HiCognition: A computational tool to navigate the genome in 3D

The genetic information is encoded in very long DNA molecules, which adopt specific three-dimensional organization inside cells to support various functions. Understanding how the three-dimensional organization of DNA relates to the binding of regulatory factors and activities has been challenging, owing to the large size and complexity of genomes. Researchers from Daniel Gerlich’s group at IMBA developed HiCognition, a computational tool that allows biologists to browse complex data through thousands of genomic regions in real time. The findings were published on July 5 in Genome Biology.

Complex functions such as gene expression, recombination, and chromosome segregation require highly regulated and coordinated folding of DNA inside cells. This organization depends on thousands of proteins and chemical modifications that determine chromatin structure. Yet, establishing a direct link between 3D genome organization and physiological functions is often complex and tedious, owing to the high variability between different genomic regions and the multitude of factors involved.
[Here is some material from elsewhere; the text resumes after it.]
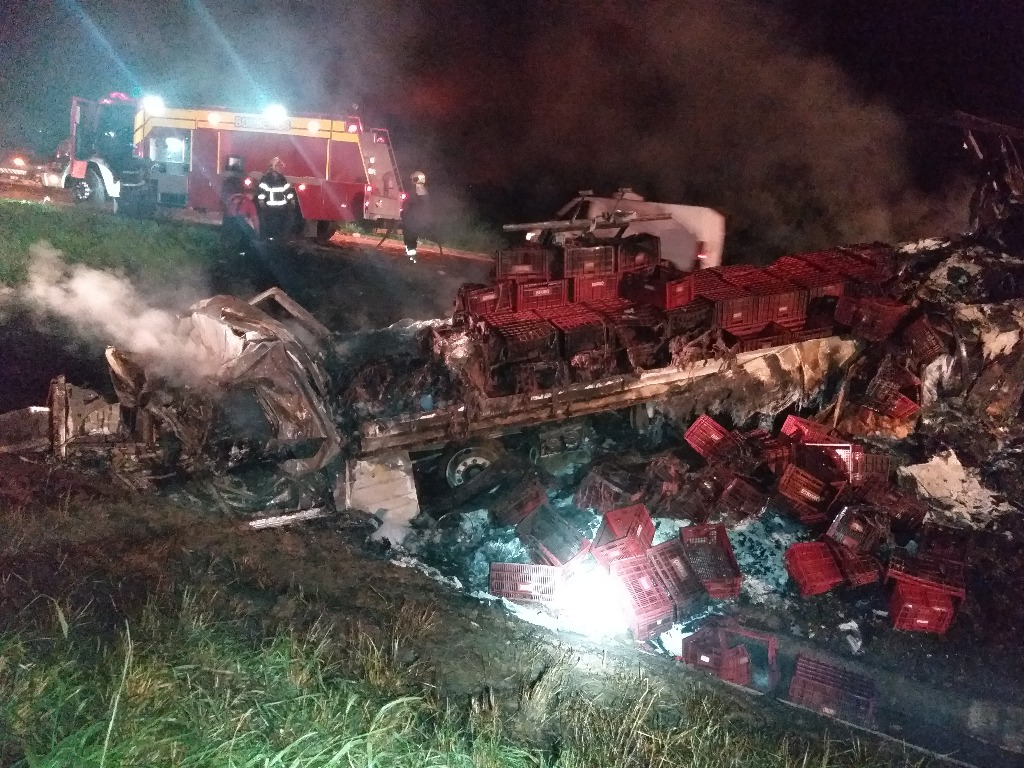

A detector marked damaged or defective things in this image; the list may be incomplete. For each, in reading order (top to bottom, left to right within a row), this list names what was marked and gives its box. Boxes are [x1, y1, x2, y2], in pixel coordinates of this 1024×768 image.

burned wheel rim [446, 444, 497, 487]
Researchers from IMBA Senior Scientist Daniel Gerlich’s lab developed HiCognition, a visualization and machine-learning tool that allows biologists to navigate large, multi-dimensional genomics data. According to the team, this tool will provide researchers with unprecedented opportunities to understand fundamental mechanisms that influence genome structure and function. The study, co-first authored by the bioinformaticians Christoph Langer and Michael Mitter, also provides an example of HiCognition’s applicability: the authors show how epigenetic marks as well as the cohesin complex organize the conformation of genes.
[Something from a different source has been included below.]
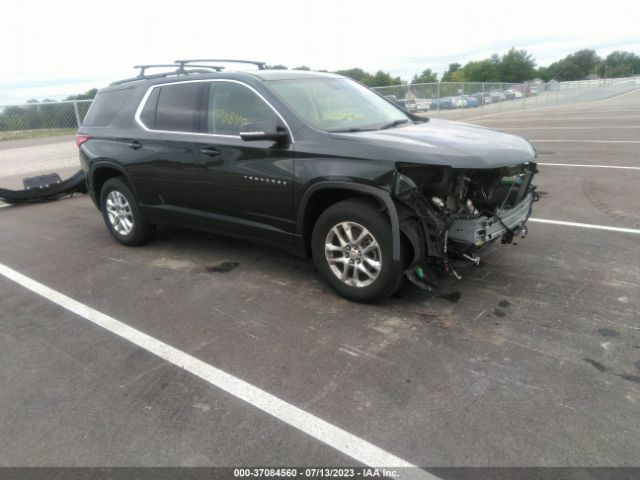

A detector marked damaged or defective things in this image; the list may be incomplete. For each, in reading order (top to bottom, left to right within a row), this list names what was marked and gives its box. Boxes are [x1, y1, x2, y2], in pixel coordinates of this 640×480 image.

damaged front end [384, 161, 536, 288]
crumpled front bumper [448, 190, 532, 248]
HiCognition combines an interactive visualization interface with high-performance data processing, statistical tools, and machine learning. HiCognition’s fast and computationally efficient implementation allows real-time browsing through thousands of genomic regions. These properties will substantially accelerate hypothesis testing by integrating data obtained with several experimental techniques, under various experimental conditions, and in different cell states.